__Exercise requirements__: Word for word, repeat the lines of the records from the one containing "How far away" through the last line, both included.

__Provided records__:
## Begin

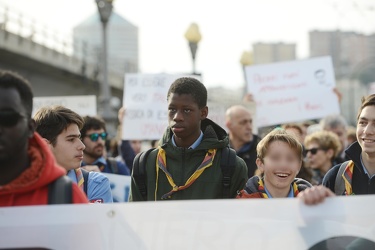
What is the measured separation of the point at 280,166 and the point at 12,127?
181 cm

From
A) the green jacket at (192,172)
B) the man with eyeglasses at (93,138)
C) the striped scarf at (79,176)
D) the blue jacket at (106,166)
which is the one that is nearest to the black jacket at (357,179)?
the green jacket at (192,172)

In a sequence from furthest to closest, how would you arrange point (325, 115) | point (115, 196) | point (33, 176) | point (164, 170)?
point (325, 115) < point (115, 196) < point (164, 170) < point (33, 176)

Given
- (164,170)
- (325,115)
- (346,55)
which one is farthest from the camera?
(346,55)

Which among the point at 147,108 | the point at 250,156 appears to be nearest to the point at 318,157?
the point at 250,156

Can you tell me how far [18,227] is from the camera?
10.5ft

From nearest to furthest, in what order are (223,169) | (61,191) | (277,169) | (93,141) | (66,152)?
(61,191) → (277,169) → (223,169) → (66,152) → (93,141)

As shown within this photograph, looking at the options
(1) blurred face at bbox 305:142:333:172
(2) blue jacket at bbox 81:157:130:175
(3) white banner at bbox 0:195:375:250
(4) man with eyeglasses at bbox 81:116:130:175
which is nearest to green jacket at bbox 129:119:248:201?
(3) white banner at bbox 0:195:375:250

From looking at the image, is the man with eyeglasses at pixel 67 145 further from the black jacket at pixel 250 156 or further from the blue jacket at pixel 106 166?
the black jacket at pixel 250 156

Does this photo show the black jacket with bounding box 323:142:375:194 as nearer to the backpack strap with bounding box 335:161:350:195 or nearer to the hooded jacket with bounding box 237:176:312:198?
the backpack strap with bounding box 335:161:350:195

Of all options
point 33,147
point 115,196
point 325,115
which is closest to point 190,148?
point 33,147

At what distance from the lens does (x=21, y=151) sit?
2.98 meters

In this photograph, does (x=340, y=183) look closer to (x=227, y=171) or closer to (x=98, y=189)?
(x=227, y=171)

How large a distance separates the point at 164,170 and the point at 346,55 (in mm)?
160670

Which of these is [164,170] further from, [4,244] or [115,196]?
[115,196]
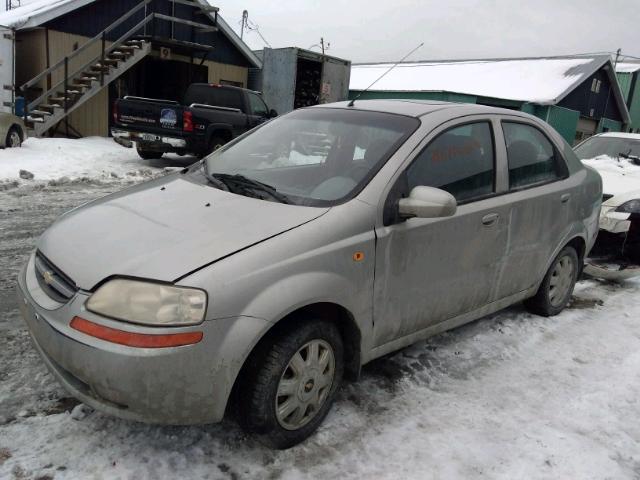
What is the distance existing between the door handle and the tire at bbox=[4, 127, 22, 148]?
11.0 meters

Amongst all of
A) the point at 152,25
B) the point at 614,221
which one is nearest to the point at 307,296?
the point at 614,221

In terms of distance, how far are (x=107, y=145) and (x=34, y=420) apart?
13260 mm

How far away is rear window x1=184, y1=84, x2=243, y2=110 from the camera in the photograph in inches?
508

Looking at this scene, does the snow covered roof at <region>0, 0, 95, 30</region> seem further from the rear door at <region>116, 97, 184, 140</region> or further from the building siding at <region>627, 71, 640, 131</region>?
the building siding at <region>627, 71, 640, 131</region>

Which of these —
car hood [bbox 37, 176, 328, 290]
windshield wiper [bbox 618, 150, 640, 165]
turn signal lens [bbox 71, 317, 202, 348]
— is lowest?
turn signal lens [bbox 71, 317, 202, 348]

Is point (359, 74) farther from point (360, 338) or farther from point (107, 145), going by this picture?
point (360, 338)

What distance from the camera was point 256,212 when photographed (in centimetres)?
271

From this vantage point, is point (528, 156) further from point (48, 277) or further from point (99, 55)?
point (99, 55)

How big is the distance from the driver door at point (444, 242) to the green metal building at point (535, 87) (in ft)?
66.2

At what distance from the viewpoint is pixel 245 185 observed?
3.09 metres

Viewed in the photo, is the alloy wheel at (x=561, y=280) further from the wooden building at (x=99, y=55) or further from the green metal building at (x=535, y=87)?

## End

__Expected output__:
How far away is rear window x1=184, y1=84, x2=243, y2=110 from the camera in the photograph in inches?
508

Looking at this scene, does the snow covered roof at <region>0, 0, 95, 30</region> seem further from the rear door at <region>116, 97, 184, 140</region> or further from the building siding at <region>627, 71, 640, 131</region>?
the building siding at <region>627, 71, 640, 131</region>

Which of these —
car hood [bbox 37, 176, 328, 290]
windshield wiper [bbox 618, 150, 640, 165]
turn signal lens [bbox 71, 317, 202, 348]
— is lowest?
turn signal lens [bbox 71, 317, 202, 348]

Is point (359, 74) farther from point (360, 338) or farther from point (107, 145), going by this picture?
point (360, 338)

What distance from the camera was point 256,212 when photographed (in centimetres)?
271

From this vantage point, is point (528, 156) further from point (48, 277) or further from point (99, 55)?
point (99, 55)

How big is the distance from the driver door at point (444, 242) to the green metal building at point (535, 87) (in ft)?
66.2

At what distance from the viewpoint is pixel 245 185 observed?
3.09 metres

Viewed in the photo, is the alloy wheel at (x=561, y=280) further from the wooden building at (x=99, y=55) or further from the green metal building at (x=535, y=87)?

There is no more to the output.